Patient experience and care quality are crucial for a hospital's sustainability and reputation. The analysis of patient feedback offers valuable insight into patient satisfaction and outcomes. However, the unstructured nature of these comments poses challenges for traditional machine learning methods following a supervised learning paradigm. This is due to the unavailability of labeled data and the nuances these texts encompass. This research explores leveraging Large Language Models (LLMs) in conducting Multi-label Text Classification (MLTC) of inpatient comments shared after a stay in the hospital. GPT-4 Turbo was leveraged to conduct the classification. However, given the sensitive nature of patients' comments, a security layer is introduced before feeding the data to the LLM through a Protected Health Information (PHI) detection framework, which ensures patients' de-identification. Additionally, using the prompt engineering framework, zero-shot learning, in-context learning, and chain-of-thought prompting were experimented with. Results demonstrate that GPT-4 Turbo, whether following a zero-shot or few-shot setting, outperforms traditional methods and Pre-trained Language Models (PLMs) and achieves the highest overall performance with an F1-score of 76.12% and a weighted F1-score of 73.61% followed closely by the few-shot learning results. Subsequently, the results' association with other patient experience structured variables (e.g., rating) was conducted. The study enhances MLTC through the application of LLMs, offering healthcare practitioners an efficient method to gain deeper insights into patient feedback and deliver prompt, appropriate responses.
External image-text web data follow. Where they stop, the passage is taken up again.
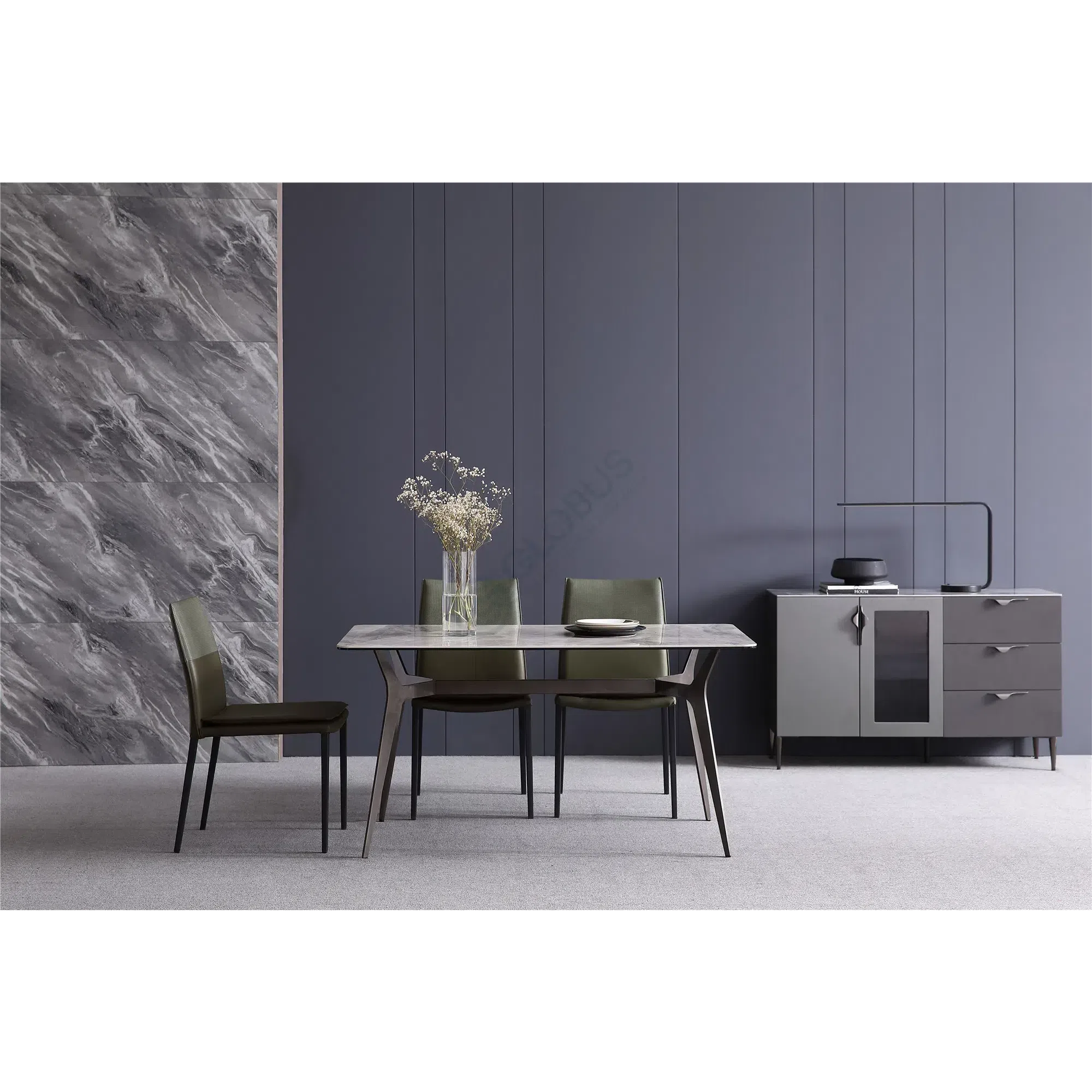 Dining table NATUZZI ITALIA Plettro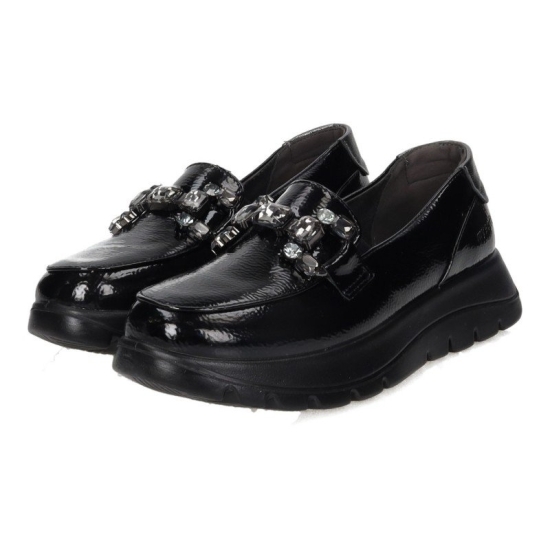 ZAPATO MUJER MOCASIN MY SOFT 24M625 NEGRO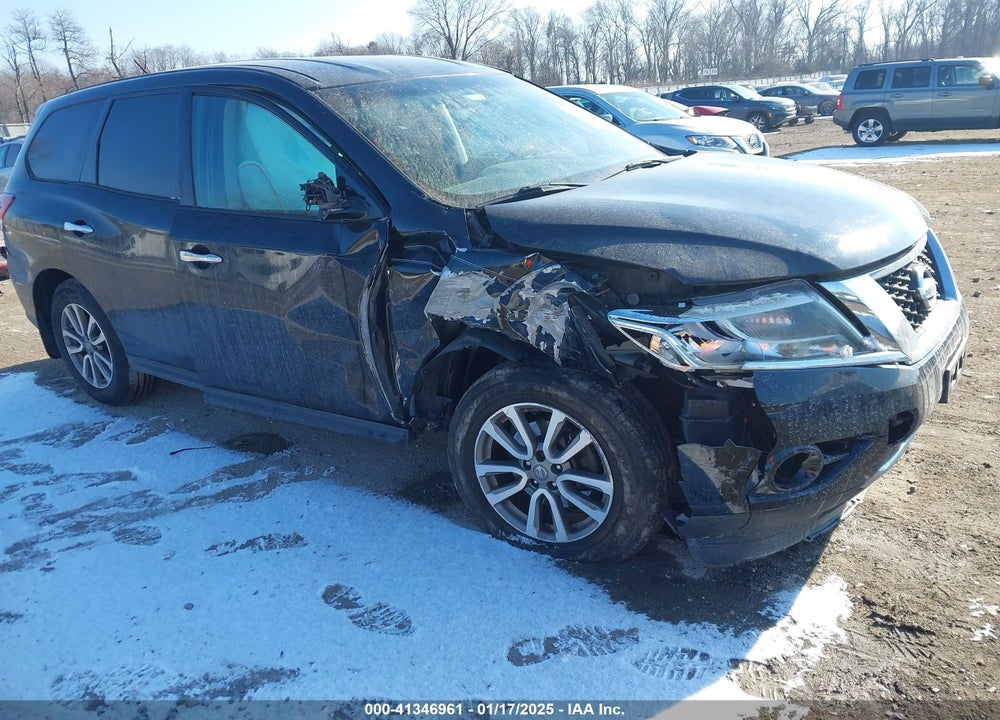 2013 NISSAN PATHFINDER S VIN: 5N1AR2MM3DC677191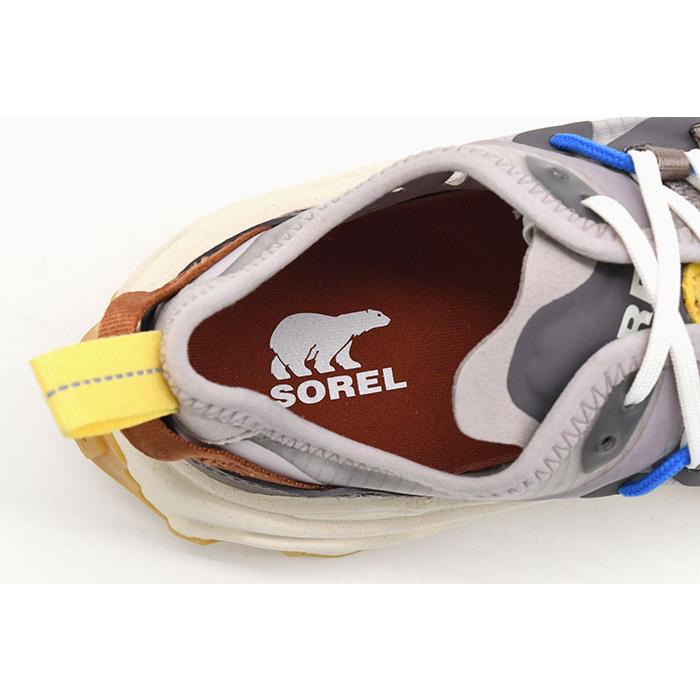 SOREL（ソレル） スニーカー レディース キネティック ブレイクスルー テック レース Vapor/Chalk ウィメンズ ...
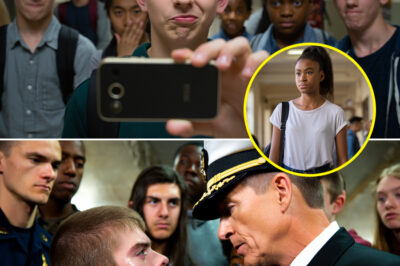 R-a-cist B-u-lly Calls Police on New Girl — Then a Navy SEAL General Walks Through the Door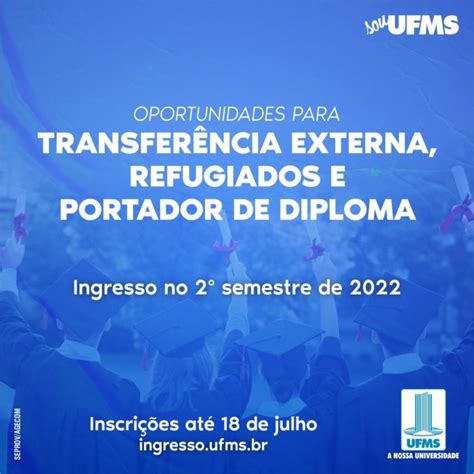 Ltimos Dias De Inscri O Para Transfer Ncia Externa Refugiados E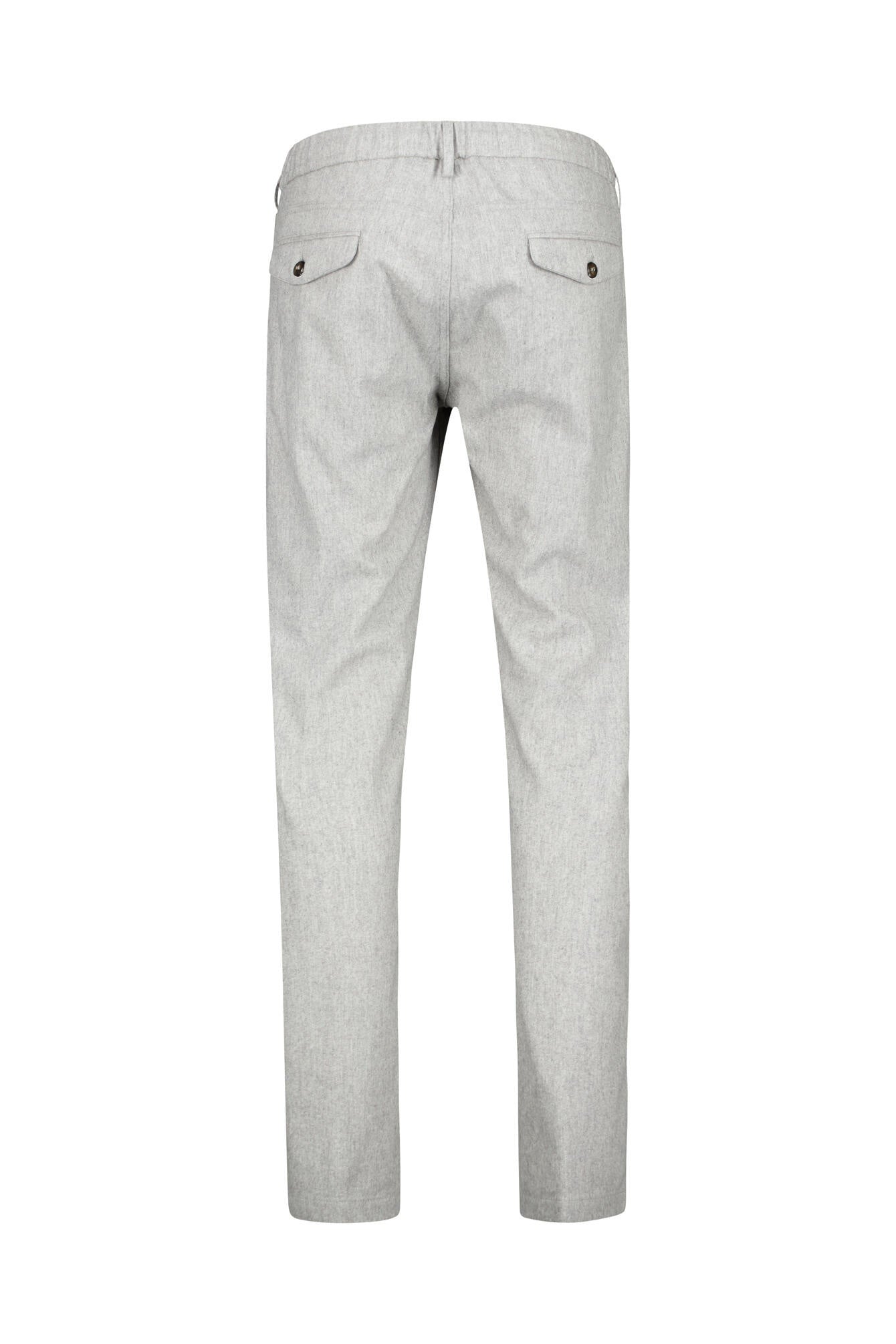 Feine Hose mit Kordelzug - 13 Grigio - Grau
翻译：患者体验与护理质量对医院的可持续发展和声誉至关重要。对患者反馈的分析为理解患者满意度与治疗结果提供了宝贵见解。然而，这些评论的非结构化特性给遵循监督学习范式的传统机器学习方法带来了挑战，这主要源于标注数据的缺乏以及文本中蕴含的细微差异。本研究探索利用大型语言模型对住院患者出院后分享的评论进行多标签文本分类。研究采用GPT-4 Turbo执行分类任务。鉴于患者评论的敏感性，在将数据输入LLM之前，通过受保护健康信息检测框架引入安全层，确保患者身份信息的脱敏处理。此外，研究基于提示工程框架，对零样本学习、上下文学习及思维链提示等策略进行了实验验证。结果表明，无论是零样本还是少样本设置，GPT-4 Turbo在整体性能上均优于传统方法和预训练语言模型，其中零样本设置取得了最高综合性能（F1分数76.12%，加权F1分数73.61%），少样本学习结果紧随其后。研究进一步分析了分类结果与其他患者体验结构化变量（如评分）的关联性。本研究通过LLM的应用推进了多标签文本分类技术的发展，为医疗从业者提供了高效分析患者反馈、及时制定应对策略的创新方法。